The 3D scene can be positioned by holding down the left or right mouse buttons and dragging the mouse. The interesting thing about this trackball code is that the mouse events are fired on a transparent border that is superimposed over the 3D scene. This is because WPF's Viewport3D
class doesn't fire mouse events unless the cursor is over a 3D model. The trackball code is basically a "black box" that can be attached to any 3D scene to implement visual manipulation of the scene. We attach it as follows (note that we are attaching to the super-imposed border):
ModelViewer.Trackball trackball = new ModelViewer.Trackball();
myPerspectiveCamera.Transform = trackball.Transform;
directionalLight.Transform = trackball.Transform;
...
trackball.EventSource = borderCapture;
Conclusion
LSA is widely used technique to reduce the dimensionality of a dataset. In this case, by projecting it into three dimensions instead of the more typical two dimensions for visualisation we are preserving more information that we can actually use.

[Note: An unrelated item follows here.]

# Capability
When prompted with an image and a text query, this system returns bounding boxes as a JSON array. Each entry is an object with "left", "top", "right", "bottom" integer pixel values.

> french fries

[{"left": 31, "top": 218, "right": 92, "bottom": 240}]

Using this visualisation we can see that the documents generally follow a fairly consistent pattern, with three main peaks of documents representing Game Theory, Humans and AI and Planning and Execution and with a large core of papers that describe concrete machine learning techniques forming the majority of the document collection.
A visualisation like this also makes it easy to spot the outliers in the dataset.
The major downside to this technique is that the SVD is expensive to compute. You might see an improvement if you run Bright Wire on the GPU, but generally LSA is not practical for very large matrices.
History
- May 19, 2009: First version.
- February 23, 2017: Major revision with an updated URL for the dataset.